3.1 ︳Clinical characteristics of patients with pre-BLL
Among all the patients with BCP-ALL diagnosed in SCMC from January 2001
to December 2020, nine were identified to carry c-MYC rearrangement. Two
of the nine patients were ≥ 10 years old (22%), while the other seven
were < 10 years old (78%), with a mean age of 6.8 years
(1.5-12.8), close to the average onset age of pre-BLL of 6.1
years7. And there were 4 male children (44%) and 5
female children (56%). Alongside a mature B-cell immunophenotype,
patients with BL usually have FAB-L3 morphology, and bulky disease,
elevated LDH and UA, at the high risk of tumor lysis8.

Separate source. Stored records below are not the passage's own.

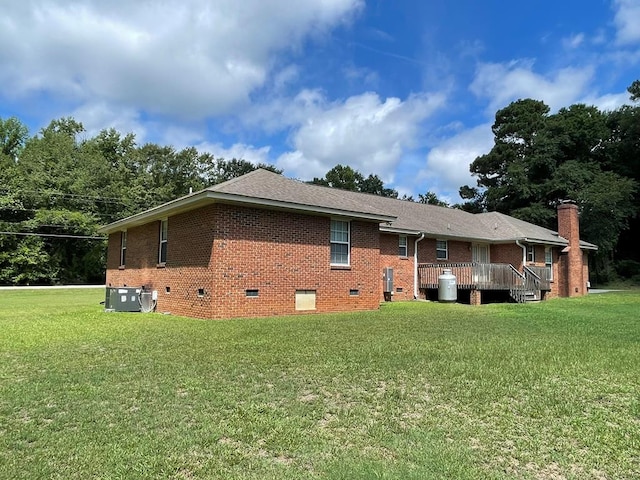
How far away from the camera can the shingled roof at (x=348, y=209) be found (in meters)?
12.8

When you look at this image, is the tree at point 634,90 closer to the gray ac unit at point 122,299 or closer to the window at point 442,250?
the window at point 442,250

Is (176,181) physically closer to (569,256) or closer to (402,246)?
(402,246)

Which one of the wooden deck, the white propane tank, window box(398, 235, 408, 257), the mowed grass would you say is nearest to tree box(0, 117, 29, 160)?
window box(398, 235, 408, 257)

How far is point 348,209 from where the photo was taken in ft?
48.3

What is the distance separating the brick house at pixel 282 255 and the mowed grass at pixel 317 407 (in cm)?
398

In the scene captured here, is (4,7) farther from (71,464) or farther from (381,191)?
(381,191)

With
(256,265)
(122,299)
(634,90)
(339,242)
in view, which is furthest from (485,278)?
(634,90)

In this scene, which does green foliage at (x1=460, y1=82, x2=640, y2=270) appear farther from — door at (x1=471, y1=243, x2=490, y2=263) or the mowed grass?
the mowed grass

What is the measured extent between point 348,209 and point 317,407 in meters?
10.5

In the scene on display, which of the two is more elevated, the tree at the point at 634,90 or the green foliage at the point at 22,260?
the tree at the point at 634,90

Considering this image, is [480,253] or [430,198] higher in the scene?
[430,198]

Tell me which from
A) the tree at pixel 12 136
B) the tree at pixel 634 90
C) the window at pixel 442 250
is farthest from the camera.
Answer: the tree at pixel 12 136

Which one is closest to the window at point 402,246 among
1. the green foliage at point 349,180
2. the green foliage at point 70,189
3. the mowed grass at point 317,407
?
the mowed grass at point 317,407

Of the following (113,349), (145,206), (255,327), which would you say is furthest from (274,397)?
(145,206)
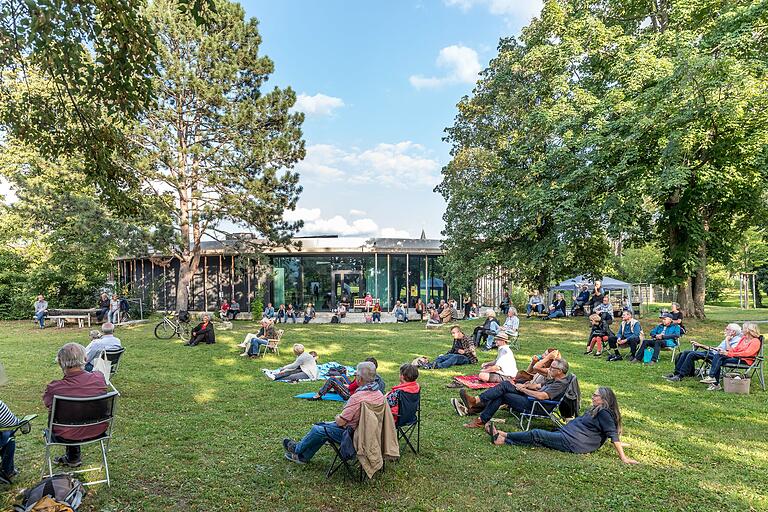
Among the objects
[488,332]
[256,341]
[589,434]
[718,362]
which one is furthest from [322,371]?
[718,362]

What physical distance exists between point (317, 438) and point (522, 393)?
8.79ft

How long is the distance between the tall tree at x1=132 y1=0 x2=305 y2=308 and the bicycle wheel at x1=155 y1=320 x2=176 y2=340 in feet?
11.5

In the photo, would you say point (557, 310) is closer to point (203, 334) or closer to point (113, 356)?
point (203, 334)

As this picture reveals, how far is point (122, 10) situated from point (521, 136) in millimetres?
15106

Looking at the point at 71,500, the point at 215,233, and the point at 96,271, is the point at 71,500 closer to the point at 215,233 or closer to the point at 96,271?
the point at 215,233

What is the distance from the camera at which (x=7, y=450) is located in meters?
4.13

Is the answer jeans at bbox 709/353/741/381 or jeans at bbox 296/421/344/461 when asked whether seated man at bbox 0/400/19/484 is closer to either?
jeans at bbox 296/421/344/461

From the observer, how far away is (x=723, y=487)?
14.1 ft

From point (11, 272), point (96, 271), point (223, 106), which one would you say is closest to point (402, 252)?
point (223, 106)

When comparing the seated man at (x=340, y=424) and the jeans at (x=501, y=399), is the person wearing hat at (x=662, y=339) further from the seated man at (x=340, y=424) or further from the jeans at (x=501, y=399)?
the seated man at (x=340, y=424)

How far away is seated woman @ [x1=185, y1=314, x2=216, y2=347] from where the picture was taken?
1329 centimetres

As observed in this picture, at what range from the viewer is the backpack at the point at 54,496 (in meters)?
3.31

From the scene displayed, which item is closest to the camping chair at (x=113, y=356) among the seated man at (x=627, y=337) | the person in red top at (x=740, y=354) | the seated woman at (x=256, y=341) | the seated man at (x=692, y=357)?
the seated woman at (x=256, y=341)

Cytomorphologic features showed that three of nine patients had FAB-L3
morphology (3/9), four of nine patients had FAB-L2 morphology (4/9), and
the other two are not classifiable (2/9). Immunophenotypically, leukemia
blasts were uniformly stained for CD10 (9/9), CD19 (9/9) and HLA-DR
(9/9). The expression of TdT (6/9), CD34 (1/9), CD20 (3/9) and cμ (1/9)
was variable. All the patients lacked the expression of sIgM and
negative for kappa/lambda. The white blood cell counts at diagnosis were
variable (mean 44,009/mm3; range
710-199,450/mm3). All but one patient had markedly
increased serum LDH three times higher than baseline. One of nine
patients had bulky disease (1/9). Liver and/or spleen (5/9) and lymph
nodes (5/9) were frequently affected. Two patients had central nervous
system (CNS) involved (2/9). In addition, one patient had other organs
involved, including kidney, pancreas and intestinal wall. The patient
with kidney involved was accompanied by renal failure and continuous
renal replacement therapy (CRRT) was used at the initial stage of
chemotherapy. Tumor lysis syndrome was encountered in induction
chemotherapy by two patients, and were corrected soon (Table 1).